TLDR; If you’re familiar with concepts of Threads and Pooling them, you can skip right over to the CompletableFuture’s section, as these are the most common tasks run nowadays and can run their own pool if you don’t want to use the default ForkJoinPool.commonPool
In this tutorial we will discuss all things concurrent in Java (in the package lol).
Firstly, let’s discuss what a thread is, in lament terms a thread is an execution sequence that ultimately will come to an end unless we instruct otherwise, by ‘blocking’ the thread somehow, whether this be with a while loop which never ends or other means.
Threads effectively ‘live’ inside of a process, and a process provides a shared memory space for all subsequent threads that are executed within it.
Each component of a process is detailed below:
Stack — Is a linear collective and fixed data structure, whether that be an Array, LinkedList, or something akin to this sort, that stores information about the active subroutines. In a nutshell, it can be commonly thought of as a stack of references to either:
A) Heap Object a.k.a., reference types, stored on the heap,
B) Struct Objects a.k.a., primitive types, stored on the stack itself.
Registers — An integral piece of the computer processor (CPU). A register may hold an instruction, a storage address, or other kind of data needed by the process to orchestrate execution. I suppose there is technically an additional step, known as the “Counter”, but we won’t worry about that, nor registers really.
Heap — Holds reference objects for the stack, mutable dynamically allocated pieces of memory, in a hierarchical structure, it has no specific fixed size either collectively or physically.
Thread — A sequence of execution with a finite lifecycle, it has a beginning and an ending, and will execute until complete or instructed otherwise.

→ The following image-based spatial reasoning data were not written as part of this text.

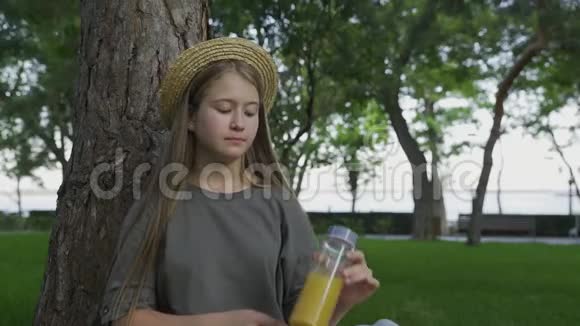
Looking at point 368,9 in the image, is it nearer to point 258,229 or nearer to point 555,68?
point 555,68

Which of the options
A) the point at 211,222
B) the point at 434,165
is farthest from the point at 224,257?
the point at 434,165

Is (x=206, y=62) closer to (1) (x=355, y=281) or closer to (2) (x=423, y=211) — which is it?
(1) (x=355, y=281)

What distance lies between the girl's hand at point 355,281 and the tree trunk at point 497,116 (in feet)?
48.6

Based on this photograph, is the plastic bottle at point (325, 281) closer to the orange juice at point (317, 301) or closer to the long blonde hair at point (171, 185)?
the orange juice at point (317, 301)

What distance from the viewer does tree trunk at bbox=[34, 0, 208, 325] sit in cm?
309

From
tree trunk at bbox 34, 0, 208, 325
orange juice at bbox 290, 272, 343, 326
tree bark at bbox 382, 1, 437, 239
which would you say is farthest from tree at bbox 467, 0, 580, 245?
orange juice at bbox 290, 272, 343, 326

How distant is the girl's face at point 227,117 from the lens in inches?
87.7

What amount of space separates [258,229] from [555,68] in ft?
50.5

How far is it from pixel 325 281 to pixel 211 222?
0.51 metres

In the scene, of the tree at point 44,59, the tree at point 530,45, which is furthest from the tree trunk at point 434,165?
the tree at point 44,59

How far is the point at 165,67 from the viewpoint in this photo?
3203 mm

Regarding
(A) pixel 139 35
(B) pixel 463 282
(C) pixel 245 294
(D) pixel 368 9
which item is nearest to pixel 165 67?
(A) pixel 139 35

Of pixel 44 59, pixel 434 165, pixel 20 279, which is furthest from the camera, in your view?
pixel 434 165

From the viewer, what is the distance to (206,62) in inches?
90.6
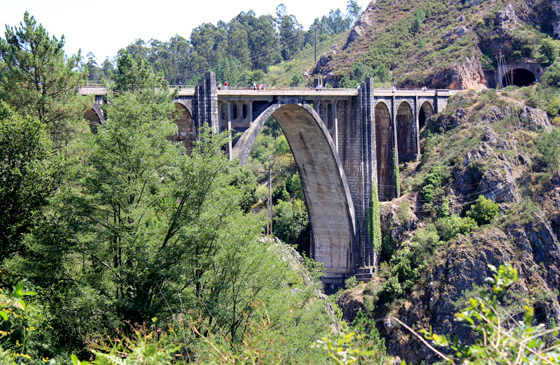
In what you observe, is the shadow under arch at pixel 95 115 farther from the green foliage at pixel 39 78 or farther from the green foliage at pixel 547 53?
the green foliage at pixel 547 53

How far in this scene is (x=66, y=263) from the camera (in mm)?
15922

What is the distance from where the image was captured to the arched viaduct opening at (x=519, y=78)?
6241 centimetres

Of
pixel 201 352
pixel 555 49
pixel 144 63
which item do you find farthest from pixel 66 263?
pixel 555 49

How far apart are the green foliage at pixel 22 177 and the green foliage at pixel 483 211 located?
109 ft

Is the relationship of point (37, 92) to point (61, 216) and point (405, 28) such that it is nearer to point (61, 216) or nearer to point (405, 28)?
point (61, 216)

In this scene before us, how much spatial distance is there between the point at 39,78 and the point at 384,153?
33.8 m

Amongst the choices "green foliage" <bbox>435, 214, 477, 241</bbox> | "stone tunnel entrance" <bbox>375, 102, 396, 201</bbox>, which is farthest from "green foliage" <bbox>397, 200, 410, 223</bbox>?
"green foliage" <bbox>435, 214, 477, 241</bbox>

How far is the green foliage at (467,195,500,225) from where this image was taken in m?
41.7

In the image above, we notice that in the multi-threaded example, the heap memory is shared between them. This is crucial to our discussion of concurrency. As this means that multiple threads can access the same reference type at a time and that can lead to some ugly problems if not managed properly. But fear not, Java has us covered and you’ll see soon enough!
There is technically another form of concurrency known as multi-processing in which we have multiple process, however, we will not be discussing multi-processing as a part of this guide.
When writing a program in any language, usually, the entry point whether that be the ‘main’ method or an entry script such as ‘index.js’ will de facto create a ‘main’ thread, this is our primary execution thread in which we will spawn subsequent threads from.
The Thread Scheduler
Each Java thread is given a numeric priority between MIN_PRIORITY and MAX_PRIORITY (constants defined in the Thread class). At any given time, when multiple threads are ready to be executed, the thread with the highest priority is chosen for execution. (From IITK)
In short, threads don’t always run parallel to each other, and when they don’t, how do we relay to the JVM that we want N thread to run in our pool of say 8 Logical processing units? Thread Priority — Simply modifying this flag will indicate to the JVM that we wish a particular thread to run over another with lesser priority.
If two threads have the same priority, the JVM will follow First-In-First-Out principle, so whoever was registered first will go first.
Now we’re familiar with the scheduler, what a process is, and how a thread sits into these constructs, let’s create one.
Extending the Thread Class
The first way to create a thread is simply extending the built in Thread class:
The run method is often referred to as the task that this thread will complete. Upon calling .start(), internally, the thread will call .run() on a separate thread. I used the static member ‘currentThread’ to identify which thread the sysout is executing within. As we can see, within the run method it is identified as ‘Thread-0’ and in our main method it is ‘main’.
One thing to note, the run method must and only can return void, we will see additional features provided by Java 8 soon which combat this issue.
Notice we’re only overriding a single method of the thread class, this likely seems a little overkill for each task we wish to run in a new thread right?
The solution is to use the Runnable interface argument on the Thread constructor. We have two ways to do this, either through an anonymous Runnable class or a Lambda expression which complies with the Runnable interfaces functional signature.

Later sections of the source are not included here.